When I went home for Eid during college, I pretended to be a woman. It wasn’t that I was never feminine, or that I didn’t consider myself aligned with women’s experiences and struggles. I just wasn’t a woman, and any attempt to emulate cis womanhood felt little more than performance to me. I understood that my family, the Masjid, and our community, in their decades of extreme and regularly-vocalized queerphobia, would never accept any form of gender non-conformity, let alone the constantly shifting state of my transmasculine nonbinariness.
I donned a mask of cosmetics I used only a few times a year. I put on clothing meant for the woman I no longer was. I bent to a God who was meant to be able to know the intentions of my movements as I lied to everyone around me, feeling out of place behind the men and feeling equally averse to the idea of being in front of the women. Aunties tried to smile through pinched expressions and wide-eyed glances at my stoic mother as they tried to find ways to compliment my most recent haircut, which left only a few inches of hair atop my head.
I tried coming out to some of the more progressive-thinking cis women I had grown up with over lunches that had lost their girlish charm of comradery. They were often confused, asking me if I was trying to tell them I was a lesbian. With the dysphoria of never being recognized or understood, always being tied to a womanhood which had never taken growth in me, I would tell them that was exactly what I meant.
After several Eids back and forth through college, I moved back in with my parents after graduation, transmasculine, closeted, performing against my will as the ghost of something I thought I used to be. My dysphoria became so uncontrollable that two weeks ago that I sacrificed the sanctity and peace of my household for an iota of bodily autonomy, and shaved the remaining few inches of my hair off. My mother cried. My father drank. They both cursed me as the humiliation of the family, and have not allowed me to leave the house without covering the stubble-crown of my head. They still have not recognized my changes in behavior, dress, look, and attitude, as anything more than the willful rebellion of a young girl, nor have thought to ask. I have been asked not to attend Eid services with my family as a measure of saving face.

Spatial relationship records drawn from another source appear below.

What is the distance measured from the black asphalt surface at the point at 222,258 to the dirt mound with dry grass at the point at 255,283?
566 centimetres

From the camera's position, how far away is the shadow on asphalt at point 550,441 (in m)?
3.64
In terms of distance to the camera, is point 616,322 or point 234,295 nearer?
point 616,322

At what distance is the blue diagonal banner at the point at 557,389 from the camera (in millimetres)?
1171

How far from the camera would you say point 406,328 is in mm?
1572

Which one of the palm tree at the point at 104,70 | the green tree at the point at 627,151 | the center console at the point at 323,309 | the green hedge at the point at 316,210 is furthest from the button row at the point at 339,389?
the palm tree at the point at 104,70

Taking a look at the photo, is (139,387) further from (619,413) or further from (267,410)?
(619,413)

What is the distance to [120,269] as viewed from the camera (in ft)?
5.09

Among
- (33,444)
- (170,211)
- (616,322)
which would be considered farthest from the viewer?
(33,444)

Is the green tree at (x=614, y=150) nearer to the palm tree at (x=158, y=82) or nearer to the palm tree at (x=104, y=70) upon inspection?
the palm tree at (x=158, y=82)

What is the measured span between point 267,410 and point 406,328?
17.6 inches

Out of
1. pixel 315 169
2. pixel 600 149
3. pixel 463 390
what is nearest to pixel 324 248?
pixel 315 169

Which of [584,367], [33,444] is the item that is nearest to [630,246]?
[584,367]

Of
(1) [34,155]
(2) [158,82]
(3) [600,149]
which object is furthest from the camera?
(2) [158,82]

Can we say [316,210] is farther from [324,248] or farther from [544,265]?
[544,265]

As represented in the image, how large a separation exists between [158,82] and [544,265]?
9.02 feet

Like many trans Muslims today, I have pretended to be someone I am not, to the detriment of my spirit and my health, in order to maintain bodily safety in a dangerous home environment. Like other trans Muslims today, I have taken steps in my transition (regardless of how they are recognized/acknowledged) which have barred me from the love, safety, and belonging we should all feel during the holidays from our families and communities. Like all trans Muslims, I hope for a day which a celebration of tradition and community can find space for those of us not so same anymore.